(Written task)
Format every line of the records below as a numbered list, leaving out any blank lines.

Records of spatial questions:
++++++++++
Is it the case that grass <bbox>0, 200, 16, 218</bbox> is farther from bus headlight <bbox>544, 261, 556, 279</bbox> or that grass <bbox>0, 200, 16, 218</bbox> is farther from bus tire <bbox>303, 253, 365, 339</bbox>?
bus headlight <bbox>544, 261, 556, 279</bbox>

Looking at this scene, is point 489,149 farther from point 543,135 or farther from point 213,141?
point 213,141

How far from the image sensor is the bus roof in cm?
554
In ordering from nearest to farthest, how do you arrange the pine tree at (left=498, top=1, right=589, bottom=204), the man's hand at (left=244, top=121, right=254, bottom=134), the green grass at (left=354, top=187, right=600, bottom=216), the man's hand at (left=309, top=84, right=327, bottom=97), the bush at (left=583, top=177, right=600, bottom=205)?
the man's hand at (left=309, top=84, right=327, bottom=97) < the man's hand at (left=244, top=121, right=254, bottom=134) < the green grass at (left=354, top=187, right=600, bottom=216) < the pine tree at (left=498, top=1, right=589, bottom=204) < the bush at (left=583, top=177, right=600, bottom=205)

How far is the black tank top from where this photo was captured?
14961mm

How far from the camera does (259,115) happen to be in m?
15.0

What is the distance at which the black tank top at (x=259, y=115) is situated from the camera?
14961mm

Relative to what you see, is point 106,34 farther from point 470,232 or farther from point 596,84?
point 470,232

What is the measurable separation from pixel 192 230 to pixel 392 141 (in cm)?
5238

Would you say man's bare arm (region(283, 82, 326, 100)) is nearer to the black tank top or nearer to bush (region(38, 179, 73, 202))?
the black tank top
++++++++++
(Full output)
1. Is it the case that grass <bbox>0, 200, 16, 218</bbox> is farther from bus headlight <bbox>544, 261, 556, 279</bbox> or that grass <bbox>0, 200, 16, 218</bbox> is farther from bus tire <bbox>303, 253, 365, 339</bbox>?
2. bus headlight <bbox>544, 261, 556, 279</bbox>
3. Looking at this scene, is point 489,149 farther from point 543,135 or farther from point 213,141?
4. point 213,141
5. How far from the image sensor is the bus roof in cm?
6. 554
7. In ordering from nearest to farthest, how do you arrange the pine tree at (left=498, top=1, right=589, bottom=204), the man's hand at (left=244, top=121, right=254, bottom=134), the green grass at (left=354, top=187, right=600, bottom=216), the man's hand at (left=309, top=84, right=327, bottom=97), the bush at (left=583, top=177, right=600, bottom=205)?
8. the man's hand at (left=309, top=84, right=327, bottom=97) < the man's hand at (left=244, top=121, right=254, bottom=134) < the green grass at (left=354, top=187, right=600, bottom=216) < the pine tree at (left=498, top=1, right=589, bottom=204) < the bush at (left=583, top=177, right=600, bottom=205)
9. How far is the black tank top from where this photo was captured?
10. 14961mm
11. How far from the camera does (259,115) happen to be in m?
12. 15.0
13. What is the distance at which the black tank top at (x=259, y=115) is situated from the camera?
14. 14961mm
15. Relative to what you see, is point 106,34 farther from point 470,232 or farther from point 596,84?
16. point 470,232
17. What is the measurable separation from pixel 192 230 to pixel 392 141 (in cm)?
18. 5238
19. Would you say man's bare arm (region(283, 82, 326, 100)) is nearer to the black tank top or nearer to bush (region(38, 179, 73, 202))?
20. the black tank top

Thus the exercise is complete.